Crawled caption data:
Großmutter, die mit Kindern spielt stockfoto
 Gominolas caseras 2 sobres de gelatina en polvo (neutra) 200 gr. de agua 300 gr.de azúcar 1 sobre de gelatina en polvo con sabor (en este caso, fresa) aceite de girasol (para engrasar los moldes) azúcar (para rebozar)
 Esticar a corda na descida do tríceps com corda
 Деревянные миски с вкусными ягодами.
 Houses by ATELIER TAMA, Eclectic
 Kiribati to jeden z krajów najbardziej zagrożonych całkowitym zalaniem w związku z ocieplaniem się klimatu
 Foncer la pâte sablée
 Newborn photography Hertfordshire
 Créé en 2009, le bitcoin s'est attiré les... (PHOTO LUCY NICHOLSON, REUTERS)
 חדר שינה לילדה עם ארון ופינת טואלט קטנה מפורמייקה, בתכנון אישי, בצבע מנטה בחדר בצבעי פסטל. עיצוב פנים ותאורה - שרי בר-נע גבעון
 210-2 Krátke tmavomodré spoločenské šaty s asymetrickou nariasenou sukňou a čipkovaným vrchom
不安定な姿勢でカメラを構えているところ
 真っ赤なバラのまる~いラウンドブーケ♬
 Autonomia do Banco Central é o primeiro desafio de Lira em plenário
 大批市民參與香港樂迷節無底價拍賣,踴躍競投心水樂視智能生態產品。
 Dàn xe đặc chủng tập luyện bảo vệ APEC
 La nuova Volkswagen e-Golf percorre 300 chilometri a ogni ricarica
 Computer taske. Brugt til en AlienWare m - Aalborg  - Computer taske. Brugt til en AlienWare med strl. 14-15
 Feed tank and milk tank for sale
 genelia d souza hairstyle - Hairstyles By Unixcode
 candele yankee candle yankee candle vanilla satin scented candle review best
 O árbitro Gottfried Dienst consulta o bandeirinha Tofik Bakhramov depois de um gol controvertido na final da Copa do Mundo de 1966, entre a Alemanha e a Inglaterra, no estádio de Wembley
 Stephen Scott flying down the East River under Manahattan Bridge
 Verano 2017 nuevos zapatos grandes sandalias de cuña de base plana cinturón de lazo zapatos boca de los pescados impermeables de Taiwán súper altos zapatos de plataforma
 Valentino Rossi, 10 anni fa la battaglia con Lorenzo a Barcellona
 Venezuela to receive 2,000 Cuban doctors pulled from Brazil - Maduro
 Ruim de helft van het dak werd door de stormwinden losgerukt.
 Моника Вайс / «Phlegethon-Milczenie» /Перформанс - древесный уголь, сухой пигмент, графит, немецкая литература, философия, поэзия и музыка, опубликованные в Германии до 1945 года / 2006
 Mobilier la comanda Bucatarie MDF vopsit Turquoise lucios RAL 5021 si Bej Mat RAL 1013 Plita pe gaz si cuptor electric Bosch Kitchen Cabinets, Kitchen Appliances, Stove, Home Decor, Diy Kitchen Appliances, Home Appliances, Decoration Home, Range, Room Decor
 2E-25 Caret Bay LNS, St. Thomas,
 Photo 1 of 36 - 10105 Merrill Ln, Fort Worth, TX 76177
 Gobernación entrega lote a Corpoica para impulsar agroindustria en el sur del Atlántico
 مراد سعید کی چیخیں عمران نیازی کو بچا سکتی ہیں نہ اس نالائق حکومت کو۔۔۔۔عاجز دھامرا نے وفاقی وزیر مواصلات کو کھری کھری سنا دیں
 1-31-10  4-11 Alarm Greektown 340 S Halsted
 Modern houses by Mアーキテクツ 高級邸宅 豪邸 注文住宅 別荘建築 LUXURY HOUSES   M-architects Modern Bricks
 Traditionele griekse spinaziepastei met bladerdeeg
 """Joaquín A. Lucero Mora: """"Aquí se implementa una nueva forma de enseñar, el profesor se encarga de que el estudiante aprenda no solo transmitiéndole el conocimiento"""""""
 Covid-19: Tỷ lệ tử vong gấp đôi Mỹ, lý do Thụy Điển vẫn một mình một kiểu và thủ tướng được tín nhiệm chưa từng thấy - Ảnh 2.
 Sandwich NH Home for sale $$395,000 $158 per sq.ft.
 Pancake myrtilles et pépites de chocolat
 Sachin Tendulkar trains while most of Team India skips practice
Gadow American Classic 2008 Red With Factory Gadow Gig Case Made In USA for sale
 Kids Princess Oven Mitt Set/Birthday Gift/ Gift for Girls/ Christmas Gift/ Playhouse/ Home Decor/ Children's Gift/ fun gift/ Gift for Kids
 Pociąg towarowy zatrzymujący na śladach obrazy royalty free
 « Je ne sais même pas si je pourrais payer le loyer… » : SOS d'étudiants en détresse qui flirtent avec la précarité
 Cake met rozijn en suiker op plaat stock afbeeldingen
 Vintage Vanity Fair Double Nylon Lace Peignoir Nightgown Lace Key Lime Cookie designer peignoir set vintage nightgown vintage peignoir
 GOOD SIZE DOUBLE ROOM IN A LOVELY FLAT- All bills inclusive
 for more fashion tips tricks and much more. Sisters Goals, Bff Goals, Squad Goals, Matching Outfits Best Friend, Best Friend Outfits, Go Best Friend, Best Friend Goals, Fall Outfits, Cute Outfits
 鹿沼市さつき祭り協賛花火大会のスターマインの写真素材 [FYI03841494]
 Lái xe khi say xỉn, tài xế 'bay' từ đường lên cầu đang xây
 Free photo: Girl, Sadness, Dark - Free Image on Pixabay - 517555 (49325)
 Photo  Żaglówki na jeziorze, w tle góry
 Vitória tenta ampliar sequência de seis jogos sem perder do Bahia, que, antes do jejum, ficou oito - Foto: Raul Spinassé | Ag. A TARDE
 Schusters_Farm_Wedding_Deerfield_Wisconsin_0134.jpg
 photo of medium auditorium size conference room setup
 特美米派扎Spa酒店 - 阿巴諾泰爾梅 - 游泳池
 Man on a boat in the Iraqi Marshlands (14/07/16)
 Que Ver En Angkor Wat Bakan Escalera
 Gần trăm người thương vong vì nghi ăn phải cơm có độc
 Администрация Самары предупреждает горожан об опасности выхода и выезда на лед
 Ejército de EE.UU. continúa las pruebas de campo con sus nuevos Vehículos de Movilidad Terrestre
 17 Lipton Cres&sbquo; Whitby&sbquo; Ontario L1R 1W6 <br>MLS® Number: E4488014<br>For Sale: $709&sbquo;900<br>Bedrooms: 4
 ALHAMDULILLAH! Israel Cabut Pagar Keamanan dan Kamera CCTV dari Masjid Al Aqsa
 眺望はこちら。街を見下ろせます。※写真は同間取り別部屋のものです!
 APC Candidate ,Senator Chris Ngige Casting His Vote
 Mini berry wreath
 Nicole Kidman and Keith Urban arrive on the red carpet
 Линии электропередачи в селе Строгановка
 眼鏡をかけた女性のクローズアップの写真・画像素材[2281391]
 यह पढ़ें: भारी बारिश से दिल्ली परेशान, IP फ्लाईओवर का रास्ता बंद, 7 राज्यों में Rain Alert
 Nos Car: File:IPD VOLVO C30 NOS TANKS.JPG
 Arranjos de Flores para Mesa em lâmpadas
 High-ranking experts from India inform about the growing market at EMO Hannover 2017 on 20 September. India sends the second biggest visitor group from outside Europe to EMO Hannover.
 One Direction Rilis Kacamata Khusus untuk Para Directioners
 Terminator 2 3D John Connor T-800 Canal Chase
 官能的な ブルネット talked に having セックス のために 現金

__Directions for this task__:
Using the data above, copy each line that contains "from".

__Answer to this exercise__:
 Venezuela to receive 2,000 Cuban doctors pulled from Brazil - Maduro
 High-ranking experts from India inform about the growing market at EMO Hannover 2017 on 20 September. India sends the second biggest visitor group from outside Europe to EMO Hannover.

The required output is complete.